:: JOB A ::
Reproduce the section of the passage on structuring a written work below, starting at "If, however, your" and ending at "rather than yours.".
___ PROVIDED PASSAGE
If, however, your readers will already have some knowledge in the subject, then they will already have formed their own structure for it. In this case they will consciously or subconsciously know where they expect to find things. If your structure is different from theirs, enforcing it too strongly will confuse them and put them off.

You may in this case have resist a strong tendency to put across your own structure strongly and to the detriment of all others. There are two solutions.

If you have a single well-defined audience in mind, who will share a similar world view, then try to write exactly for that world view rather than yours.

If you are simultaneously writing for more than one group, then you must provide for both.

When you make a reference, qualify it with a clue to allow some people to skip it. For example, "If you really want to know how it works inside, see the Internals guide", or "A step-by-step introduction is in the tutorial".

Provide links for both reader's views. Your work will be more connected than a simple tree, but with proper qualification, no one should get lost.

Provide two separate tree "roots". For example, you can write a step-by-step tutorial and a functionally direct reference tree for the same data. Both will at the lowest level have the same data, but while the first will deal with the simple things first, the second may be functionally grouped. This is just like having several indexes to a book. The tutorial might also include information which the reference work does not.

Overlapping Trees

Here is an example of a work (describing some programming functions, say) with two separate structures:

			Tutorial			Reference
			   |				    |
		  Let's do it together		       -----------------
		from simple to difficult	      |			|
			    |			by Functional      Alphabetical
			    |			    group	     by name
		  Task oriented examples	      |			|
			    |			       -----------------
			    |				    |
		  Examples of use of		   Syntax definition for
		  specific functions   <-------->    specific functions

The novice user starts at the top left, and works his way down. Where he needs specific details, he will get down to the examples and from them a link to the underlying definitive descriptions of each. As far as he is concerned, he is reading a tree-structured work. In fact, he is reading the same information as the expert who, coming in to check on one particular function, then looks up an example of its use.
______
:: JOB B ::
In the listing below, identify every line that contains the string "evenodd", and copy each of those lines. Letter case matters.
___ RECORDS FOR THE EXERCISE
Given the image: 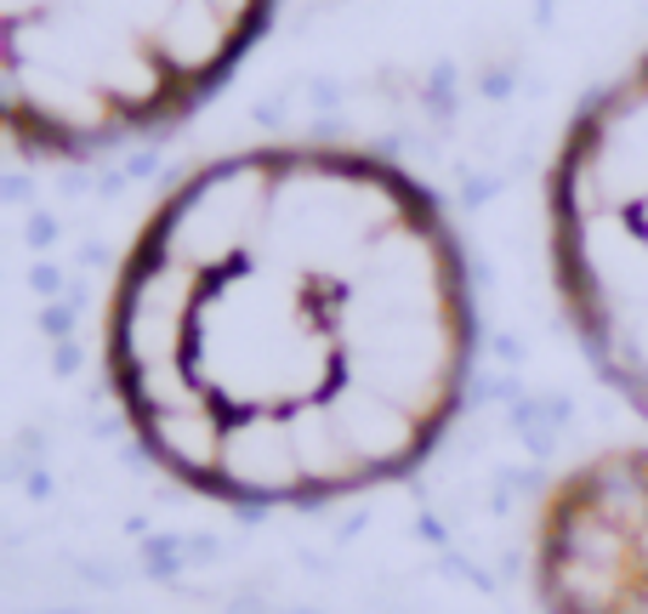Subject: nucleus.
Instances as JSON below:
<instances>
[{
	"mask_svg": "<svg viewBox=\"0 0 648 614\" xmlns=\"http://www.w3.org/2000/svg\"><path fill=\"white\" fill-rule=\"evenodd\" d=\"M529 580L546 614H648V450L569 467L535 512Z\"/></svg>",
	"mask_w": 648,
	"mask_h": 614,
	"instance_id": "20e7f679",
	"label": "nucleus"
},
{
	"mask_svg": "<svg viewBox=\"0 0 648 614\" xmlns=\"http://www.w3.org/2000/svg\"><path fill=\"white\" fill-rule=\"evenodd\" d=\"M273 0H0V109L29 160L165 131L251 52Z\"/></svg>",
	"mask_w": 648,
	"mask_h": 614,
	"instance_id": "f03ea898",
	"label": "nucleus"
},
{
	"mask_svg": "<svg viewBox=\"0 0 648 614\" xmlns=\"http://www.w3.org/2000/svg\"><path fill=\"white\" fill-rule=\"evenodd\" d=\"M546 245L580 348L648 416V57L563 131L546 177Z\"/></svg>",
	"mask_w": 648,
	"mask_h": 614,
	"instance_id": "7ed1b4c3",
	"label": "nucleus"
},
{
	"mask_svg": "<svg viewBox=\"0 0 648 614\" xmlns=\"http://www.w3.org/2000/svg\"><path fill=\"white\" fill-rule=\"evenodd\" d=\"M102 364L160 472L228 506H325L416 472L472 364L438 199L364 149L199 165L131 239Z\"/></svg>",
	"mask_w": 648,
	"mask_h": 614,
	"instance_id": "f257e3e1",
	"label": "nucleus"
}]
</instances>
______
:: CORRECT RESULT A ::
If, however, your readers will already have some knowledge in the subject, then they will already have formed their own structure for it. In this case they will consciously or subconsciously know where they expect to find things. If your structure is different from theirs, enforcing it too strongly will confuse them and put them off.

You may in this case have resist a strong tendency to put across your own structure strongly and to the detriment of all others. There are two solutions.

If you have a single well-defined audience in mind, who will share a similar world view, then try to write exactly for that world view rather than yours.

:: CORRECT RESULT B ::
	"mask_svg": "<svg viewBox=\"0 0 648 614\" xmlns=\"http://www.w3.org/2000/svg\"><path fill=\"white\" fill-rule=\"evenodd\" d=\"M529 580L546 614H648V450L569 467L535 512Z\"/></svg>",
	"mask_svg": "<svg viewBox=\"0 0 648 614\" xmlns=\"http://www.w3.org/2000/svg\"><path fill=\"white\" fill-rule=\"evenodd\" d=\"M273 0H0V109L29 160L165 131L251 52Z\"/></svg>",
	"mask_svg": "<svg viewBox=\"0 0 648 614\" xmlns=\"http://www.w3.org/2000/svg\"><path fill=\"white\" fill-rule=\"evenodd\" d=\"M546 245L580 348L648 416V57L563 131L546 177Z\"/></svg>",
	"mask_svg": "<svg viewBox=\"0 0 648 614\" xmlns=\"http://www.w3.org/2000/svg\"><path fill=\"white\" fill-rule=\"evenodd\" d=\"M102 364L160 472L228 506H325L416 472L472 364L438 199L364 149L199 165L131 239Z\"/></svg>",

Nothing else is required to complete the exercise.